— Start Material to process —
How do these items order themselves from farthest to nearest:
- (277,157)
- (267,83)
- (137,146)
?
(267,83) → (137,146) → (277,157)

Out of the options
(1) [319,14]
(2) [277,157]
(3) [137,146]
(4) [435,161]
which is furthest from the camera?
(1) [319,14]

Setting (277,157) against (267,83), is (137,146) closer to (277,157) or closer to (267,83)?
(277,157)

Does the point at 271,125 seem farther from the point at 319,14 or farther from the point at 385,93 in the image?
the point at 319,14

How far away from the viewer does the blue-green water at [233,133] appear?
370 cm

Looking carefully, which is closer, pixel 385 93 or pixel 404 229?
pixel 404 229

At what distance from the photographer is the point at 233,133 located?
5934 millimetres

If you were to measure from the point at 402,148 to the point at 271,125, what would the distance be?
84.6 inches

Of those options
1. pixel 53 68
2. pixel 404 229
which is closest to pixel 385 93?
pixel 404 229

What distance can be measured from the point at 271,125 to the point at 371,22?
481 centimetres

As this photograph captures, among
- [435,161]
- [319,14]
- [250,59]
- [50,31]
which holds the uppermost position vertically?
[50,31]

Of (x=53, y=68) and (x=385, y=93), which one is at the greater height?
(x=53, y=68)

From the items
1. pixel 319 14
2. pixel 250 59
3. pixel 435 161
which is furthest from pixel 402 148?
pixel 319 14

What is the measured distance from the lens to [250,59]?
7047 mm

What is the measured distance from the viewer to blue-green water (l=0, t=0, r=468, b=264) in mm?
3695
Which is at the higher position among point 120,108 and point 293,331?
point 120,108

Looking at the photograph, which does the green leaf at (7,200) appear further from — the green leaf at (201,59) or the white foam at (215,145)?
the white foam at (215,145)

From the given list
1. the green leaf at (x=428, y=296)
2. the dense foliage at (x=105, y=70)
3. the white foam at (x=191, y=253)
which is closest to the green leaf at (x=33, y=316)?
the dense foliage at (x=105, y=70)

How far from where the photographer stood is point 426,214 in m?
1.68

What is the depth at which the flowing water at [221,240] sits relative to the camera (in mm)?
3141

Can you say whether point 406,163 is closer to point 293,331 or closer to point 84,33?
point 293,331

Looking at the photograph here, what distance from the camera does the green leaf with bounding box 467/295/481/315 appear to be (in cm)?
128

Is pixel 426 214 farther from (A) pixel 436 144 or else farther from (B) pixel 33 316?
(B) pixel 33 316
— End Material to process —
• _Your task_: Every record above must be duplicated exactly.

• _Exercise answer_:
How do these items order themselves from farthest to nearest:
- (277,157)
- (267,83)
- (137,146)
?
(267,83) → (137,146) → (277,157)

Out of the options
(1) [319,14]
(2) [277,157]
(3) [137,146]
(4) [435,161]
which is furthest from the camera?
(1) [319,14]

Setting (277,157) against (267,83), is (137,146) closer to (277,157) or closer to (267,83)?
(277,157)

Does the point at 271,125 seem farther from the point at 319,14 or farther from the point at 385,93 in the image?
the point at 319,14

How far away from the viewer does the blue-green water at [233,133] appear?
370 cm

Looking carefully, which is closer, pixel 385 93 or pixel 404 229?
pixel 404 229

At what distance from the photographer is the point at 233,133 located?
5934 millimetres

If you were to measure from the point at 402,148 to the point at 271,125, what would the distance be?
84.6 inches

Of those options
1. pixel 53 68
2. pixel 404 229
which is closest to pixel 385 93?
pixel 404 229

What distance can be measured from the point at 271,125 to the point at 371,22?
481 centimetres

As this photograph captures, among
- [435,161]
- [319,14]
- [250,59]
- [50,31]
which holds the uppermost position vertically?
[50,31]

Of (x=53, y=68) and (x=385, y=93), which one is at the greater height?
(x=53, y=68)

From the items
1. pixel 319 14
2. pixel 250 59
3. pixel 435 161
which is furthest from pixel 402 148?
pixel 319 14

What is the measured distance from the lens to [250,59]?
7047 mm

What is the measured distance from the viewer to blue-green water (l=0, t=0, r=468, b=264) in mm?
3695
Which is at the higher position among point 120,108 and point 293,331?
point 120,108

Looking at the photograph, which does the green leaf at (7,200) appear further from — the green leaf at (201,59) or the white foam at (215,145)?
the white foam at (215,145)

From the given list
1. the green leaf at (x=428, y=296)
2. the dense foliage at (x=105, y=70)
3. the white foam at (x=191, y=253)
which is closest to the green leaf at (x=33, y=316)?
the dense foliage at (x=105, y=70)

How far from where the photographer stood is point 426,214 in m?
1.68

What is the depth at which the flowing water at [221,240] sits relative to the camera (in mm)?
3141

Can you say whether point 406,163 is closer to point 293,331 or closer to point 84,33?
point 293,331

Looking at the photograph here, what distance from the camera does the green leaf with bounding box 467/295/481/315 appear to be (in cm)?
128

Is pixel 426 214 farther from (A) pixel 436 144 or else farther from (B) pixel 33 316?
(B) pixel 33 316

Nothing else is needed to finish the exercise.